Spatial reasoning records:
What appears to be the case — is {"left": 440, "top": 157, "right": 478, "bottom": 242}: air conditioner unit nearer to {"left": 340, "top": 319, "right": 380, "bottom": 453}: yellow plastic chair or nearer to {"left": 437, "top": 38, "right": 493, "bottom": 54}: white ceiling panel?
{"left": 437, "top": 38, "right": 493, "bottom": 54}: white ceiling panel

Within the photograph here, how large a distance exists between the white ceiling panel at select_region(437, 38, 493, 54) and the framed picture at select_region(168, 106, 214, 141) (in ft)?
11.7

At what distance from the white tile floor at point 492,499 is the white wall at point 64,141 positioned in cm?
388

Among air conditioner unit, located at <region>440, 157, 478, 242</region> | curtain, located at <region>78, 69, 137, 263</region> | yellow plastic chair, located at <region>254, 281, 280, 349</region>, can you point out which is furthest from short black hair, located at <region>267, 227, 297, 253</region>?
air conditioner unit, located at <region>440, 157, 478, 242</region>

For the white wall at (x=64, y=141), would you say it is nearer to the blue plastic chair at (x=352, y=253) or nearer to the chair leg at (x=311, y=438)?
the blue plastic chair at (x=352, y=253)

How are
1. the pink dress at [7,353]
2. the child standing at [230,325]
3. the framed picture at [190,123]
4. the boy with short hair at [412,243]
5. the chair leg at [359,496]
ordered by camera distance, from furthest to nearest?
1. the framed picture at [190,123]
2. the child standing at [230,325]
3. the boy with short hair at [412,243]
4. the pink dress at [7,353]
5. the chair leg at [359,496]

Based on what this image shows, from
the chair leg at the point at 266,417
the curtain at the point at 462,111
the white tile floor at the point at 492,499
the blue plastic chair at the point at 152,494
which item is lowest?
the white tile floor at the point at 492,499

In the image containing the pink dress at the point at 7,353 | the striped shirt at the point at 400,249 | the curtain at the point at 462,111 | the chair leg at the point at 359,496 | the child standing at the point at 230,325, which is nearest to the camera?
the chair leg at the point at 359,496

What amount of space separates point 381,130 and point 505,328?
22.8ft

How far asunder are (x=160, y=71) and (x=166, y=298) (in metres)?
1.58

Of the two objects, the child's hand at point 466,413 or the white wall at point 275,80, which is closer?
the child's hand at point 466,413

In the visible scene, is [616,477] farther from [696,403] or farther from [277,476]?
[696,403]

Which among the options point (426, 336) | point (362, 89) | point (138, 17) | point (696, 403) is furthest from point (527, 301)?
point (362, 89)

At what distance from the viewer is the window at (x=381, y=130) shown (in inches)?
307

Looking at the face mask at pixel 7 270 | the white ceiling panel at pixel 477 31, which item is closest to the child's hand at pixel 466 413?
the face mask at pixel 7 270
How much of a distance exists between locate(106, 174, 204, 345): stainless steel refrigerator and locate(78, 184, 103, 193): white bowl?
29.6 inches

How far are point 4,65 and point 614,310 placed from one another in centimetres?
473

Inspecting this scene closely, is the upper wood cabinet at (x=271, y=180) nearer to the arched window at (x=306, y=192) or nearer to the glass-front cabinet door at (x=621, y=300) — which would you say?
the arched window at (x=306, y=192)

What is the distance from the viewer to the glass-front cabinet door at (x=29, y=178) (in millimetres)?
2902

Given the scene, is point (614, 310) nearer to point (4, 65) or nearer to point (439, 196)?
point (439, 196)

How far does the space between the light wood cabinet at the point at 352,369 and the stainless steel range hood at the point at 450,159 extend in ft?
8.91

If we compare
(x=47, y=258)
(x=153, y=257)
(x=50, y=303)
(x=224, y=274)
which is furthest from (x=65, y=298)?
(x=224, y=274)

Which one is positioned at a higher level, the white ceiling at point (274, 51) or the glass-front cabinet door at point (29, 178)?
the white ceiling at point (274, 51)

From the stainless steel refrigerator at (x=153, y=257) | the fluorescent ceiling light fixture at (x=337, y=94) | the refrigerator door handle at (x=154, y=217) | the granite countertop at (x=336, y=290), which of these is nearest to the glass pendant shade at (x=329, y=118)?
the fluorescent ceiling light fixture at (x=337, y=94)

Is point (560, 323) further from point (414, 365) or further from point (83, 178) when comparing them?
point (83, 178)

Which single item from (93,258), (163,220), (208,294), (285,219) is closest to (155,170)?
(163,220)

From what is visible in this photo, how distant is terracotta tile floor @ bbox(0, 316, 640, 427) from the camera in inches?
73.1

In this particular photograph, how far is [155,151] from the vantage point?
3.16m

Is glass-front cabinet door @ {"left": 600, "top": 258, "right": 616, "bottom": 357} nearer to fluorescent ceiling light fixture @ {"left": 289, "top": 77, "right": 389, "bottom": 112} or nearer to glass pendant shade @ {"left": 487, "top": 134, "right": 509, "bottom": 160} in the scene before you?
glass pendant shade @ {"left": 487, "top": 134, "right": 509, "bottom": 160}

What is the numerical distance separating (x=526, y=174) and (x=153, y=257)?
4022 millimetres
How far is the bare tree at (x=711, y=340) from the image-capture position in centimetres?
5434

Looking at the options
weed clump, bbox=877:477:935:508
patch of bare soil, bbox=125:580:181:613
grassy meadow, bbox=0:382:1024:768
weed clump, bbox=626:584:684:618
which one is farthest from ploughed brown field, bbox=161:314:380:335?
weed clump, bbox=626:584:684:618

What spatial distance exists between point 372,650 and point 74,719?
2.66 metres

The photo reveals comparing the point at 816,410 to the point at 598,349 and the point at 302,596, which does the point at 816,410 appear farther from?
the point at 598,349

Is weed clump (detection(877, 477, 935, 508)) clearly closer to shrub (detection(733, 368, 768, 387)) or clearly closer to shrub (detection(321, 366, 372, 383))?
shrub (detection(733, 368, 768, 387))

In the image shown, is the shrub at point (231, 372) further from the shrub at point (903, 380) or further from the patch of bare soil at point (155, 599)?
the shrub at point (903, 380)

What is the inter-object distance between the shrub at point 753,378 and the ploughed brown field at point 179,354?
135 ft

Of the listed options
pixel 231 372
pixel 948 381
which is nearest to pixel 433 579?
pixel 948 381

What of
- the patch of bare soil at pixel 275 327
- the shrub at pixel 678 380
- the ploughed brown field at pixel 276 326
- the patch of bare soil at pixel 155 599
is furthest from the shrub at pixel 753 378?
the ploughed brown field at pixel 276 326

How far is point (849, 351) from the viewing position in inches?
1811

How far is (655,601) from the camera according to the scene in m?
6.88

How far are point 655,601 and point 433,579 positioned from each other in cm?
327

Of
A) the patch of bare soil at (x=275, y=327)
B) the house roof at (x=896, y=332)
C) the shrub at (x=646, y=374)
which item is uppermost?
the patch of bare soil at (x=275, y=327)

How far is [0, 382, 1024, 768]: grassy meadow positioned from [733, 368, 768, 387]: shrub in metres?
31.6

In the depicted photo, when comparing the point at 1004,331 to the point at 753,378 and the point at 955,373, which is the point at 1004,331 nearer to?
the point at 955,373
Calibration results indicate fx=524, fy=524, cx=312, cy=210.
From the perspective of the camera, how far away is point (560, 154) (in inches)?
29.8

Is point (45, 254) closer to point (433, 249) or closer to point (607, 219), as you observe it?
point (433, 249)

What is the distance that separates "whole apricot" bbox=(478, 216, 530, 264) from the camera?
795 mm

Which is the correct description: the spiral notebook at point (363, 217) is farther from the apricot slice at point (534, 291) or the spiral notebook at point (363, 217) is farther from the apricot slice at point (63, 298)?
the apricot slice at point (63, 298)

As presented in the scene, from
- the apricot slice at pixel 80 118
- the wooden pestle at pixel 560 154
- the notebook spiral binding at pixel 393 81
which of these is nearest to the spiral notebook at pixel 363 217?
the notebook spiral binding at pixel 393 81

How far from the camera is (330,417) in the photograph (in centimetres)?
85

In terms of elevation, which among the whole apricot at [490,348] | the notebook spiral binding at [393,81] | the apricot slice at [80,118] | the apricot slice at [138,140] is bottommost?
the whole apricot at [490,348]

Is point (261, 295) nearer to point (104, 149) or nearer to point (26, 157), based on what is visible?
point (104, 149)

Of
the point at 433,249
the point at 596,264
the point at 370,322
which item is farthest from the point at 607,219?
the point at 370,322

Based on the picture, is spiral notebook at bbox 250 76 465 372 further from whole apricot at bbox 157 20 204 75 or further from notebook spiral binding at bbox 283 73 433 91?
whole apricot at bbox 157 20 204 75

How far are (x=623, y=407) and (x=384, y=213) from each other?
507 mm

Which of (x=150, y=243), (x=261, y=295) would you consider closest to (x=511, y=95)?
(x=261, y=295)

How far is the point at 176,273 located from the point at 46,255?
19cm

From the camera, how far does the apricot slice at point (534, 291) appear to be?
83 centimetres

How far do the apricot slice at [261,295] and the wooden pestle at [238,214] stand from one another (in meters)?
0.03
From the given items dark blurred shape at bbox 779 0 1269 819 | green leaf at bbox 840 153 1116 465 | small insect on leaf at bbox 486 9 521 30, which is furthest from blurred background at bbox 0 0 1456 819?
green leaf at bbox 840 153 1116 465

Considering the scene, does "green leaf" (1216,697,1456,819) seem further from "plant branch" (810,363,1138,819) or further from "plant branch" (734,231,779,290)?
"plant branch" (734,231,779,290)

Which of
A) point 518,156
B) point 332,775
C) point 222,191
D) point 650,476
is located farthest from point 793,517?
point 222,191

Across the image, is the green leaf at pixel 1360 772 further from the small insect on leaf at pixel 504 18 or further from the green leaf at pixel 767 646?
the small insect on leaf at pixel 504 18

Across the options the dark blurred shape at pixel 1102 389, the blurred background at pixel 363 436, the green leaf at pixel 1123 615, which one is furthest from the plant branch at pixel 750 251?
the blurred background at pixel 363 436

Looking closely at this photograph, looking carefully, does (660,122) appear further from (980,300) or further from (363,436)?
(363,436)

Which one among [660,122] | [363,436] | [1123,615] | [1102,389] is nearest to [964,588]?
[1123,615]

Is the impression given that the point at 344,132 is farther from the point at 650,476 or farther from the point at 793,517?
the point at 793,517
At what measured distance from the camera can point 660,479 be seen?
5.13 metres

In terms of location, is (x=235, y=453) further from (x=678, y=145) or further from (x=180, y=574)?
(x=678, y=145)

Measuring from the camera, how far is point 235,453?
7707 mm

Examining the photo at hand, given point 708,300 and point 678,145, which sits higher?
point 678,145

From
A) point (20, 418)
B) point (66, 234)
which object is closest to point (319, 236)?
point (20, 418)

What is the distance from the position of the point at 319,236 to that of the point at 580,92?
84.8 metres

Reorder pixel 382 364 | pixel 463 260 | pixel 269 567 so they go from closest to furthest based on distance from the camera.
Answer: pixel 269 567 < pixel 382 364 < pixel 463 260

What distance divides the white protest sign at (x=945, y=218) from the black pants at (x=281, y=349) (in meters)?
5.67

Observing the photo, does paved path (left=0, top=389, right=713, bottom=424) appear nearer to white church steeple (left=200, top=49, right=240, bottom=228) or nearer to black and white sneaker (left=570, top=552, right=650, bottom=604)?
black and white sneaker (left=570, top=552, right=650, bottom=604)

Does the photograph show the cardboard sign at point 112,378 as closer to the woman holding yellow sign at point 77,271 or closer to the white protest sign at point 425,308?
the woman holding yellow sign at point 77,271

§ Task details
Copy everything from the line containing "Examining the photo" down to the line containing "84.8 metres", keeping every line the same.

§ Task response
Examining the photo at hand, given point 708,300 and point 678,145, which sits higher?
point 678,145

From
A) point (20, 418)
B) point (66, 234)
which object is closest to point (319, 236)?
point (20, 418)

What is the distance from the position of the point at 319,236 to that of the point at 580,92?
84.8 metres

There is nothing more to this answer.